If firms are updating business and operating models, engaging with regulators, looking to review existing frameworks or undertaking remediation, we work with them to ensure that systems and controls are adequate, effective and sustainable.

Our Approach

In addition to macro systems and controls assignments, we’ve helped firms understand:
  • Consumer Duty areas:
    • Consumer Duty implementation: with specific requirements on firms that engage in the retail markets and asset managers that manufacture instruments for distribution to the retail market.
    • Customer vulnerability and engagement: including the communication of risks to the retail market, the nature of instruments available to different customer segments and  customer engagement during the trading process.
    • Suitability and appropriateness: including the customer need analysis and targeting of products and services at onboarding and analysis and response to changes in customer circumstances.
    • Fees and charges: the reasonableness of the fees charged to customers and how they are communicated, from the marketing of services to the provision of customer statements.
    • The impact of monetary policy, inflation and interest rates: considering the firm’s products and services and the impact macroeconomic events have on markets and the performance of customer portfolios as well as the volatility of investment funds.
    • Adequacy and effectiveness discretionary portfolio management arrangements: including stock selection, trade execution, investment research arrangements and ability to ensure that portfolios are constructed and managed in line with customer risk profiles.
  • Operational Resilience and Third Party Risk Management: ensuring that the operation resilience plan and arrangements are robust.
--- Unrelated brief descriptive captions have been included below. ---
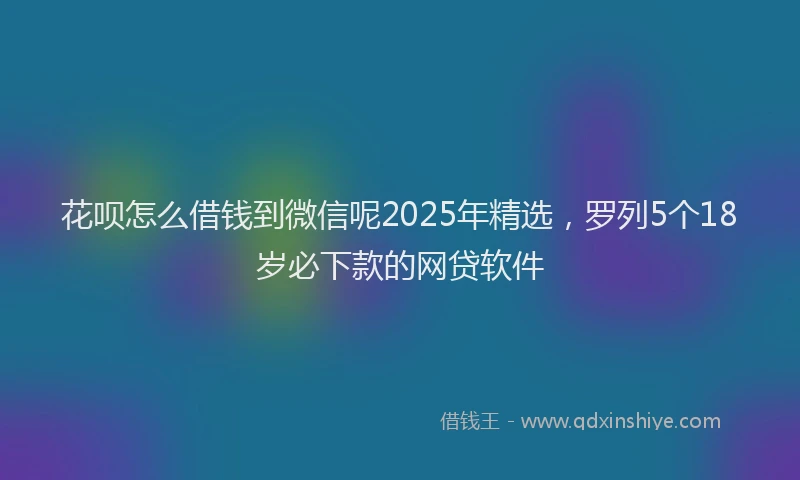 花呗怎么借钱到微信呢2025年精选，罗列5个18岁必下款的网贷软件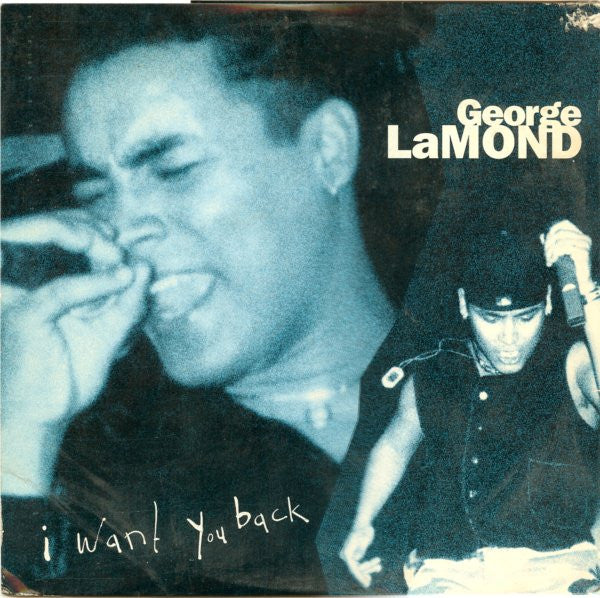 George LaMond : I Want You Back (12")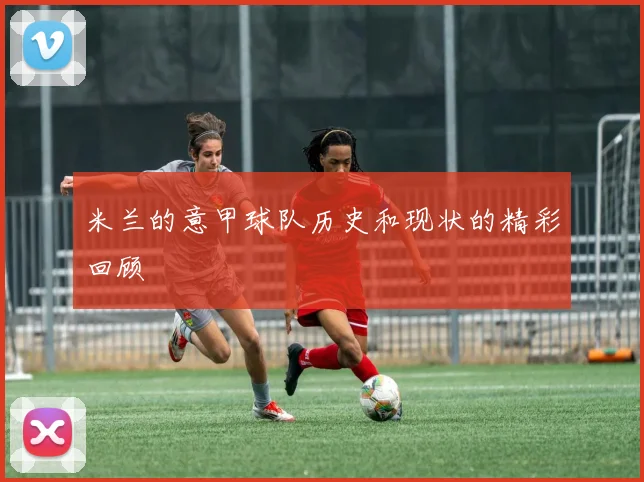 米兰的意甲球队历史和现状的精彩回顾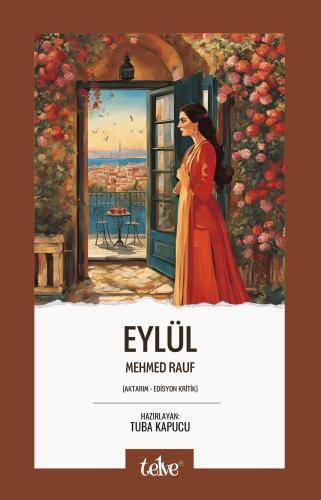 Eylül;Aktarım Edisyon Kritik | Mehmed Rauf | Telve Kitap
Testing and remediation can be evidenced.
  • Oversight of ARs: firms working through AR networks will need to demonstrate and evidence effective control and oversight of their ARs. Firms are held responsible for the missteps of their ARs.
  • Custody and back office arrangements: both in terms of client money and asset arrangements and systems and controls for the processing of corporate actions, dividends and other administrative functions, critical to the administration of portfolios.
  • The adequacy and effectiveness of surveillance: including roles and responsibilities, alerts handling, resourcing, the robustness of technology and the management and escalation of suspicions.
  • Management information: how MI is used to inform the firm’s governance of risks and issues from broking activities.
  • Oversight and remuneration of staff: how supervision is operated, potential conflicts of interest and the balancing of remuneration between compliance and performance.
We can provide the support and advice firms need whether they’re embarking on a significant project, are subject to some element of specific regulatory scrutiny or are looking for an evaluation of their systems, controls or governance.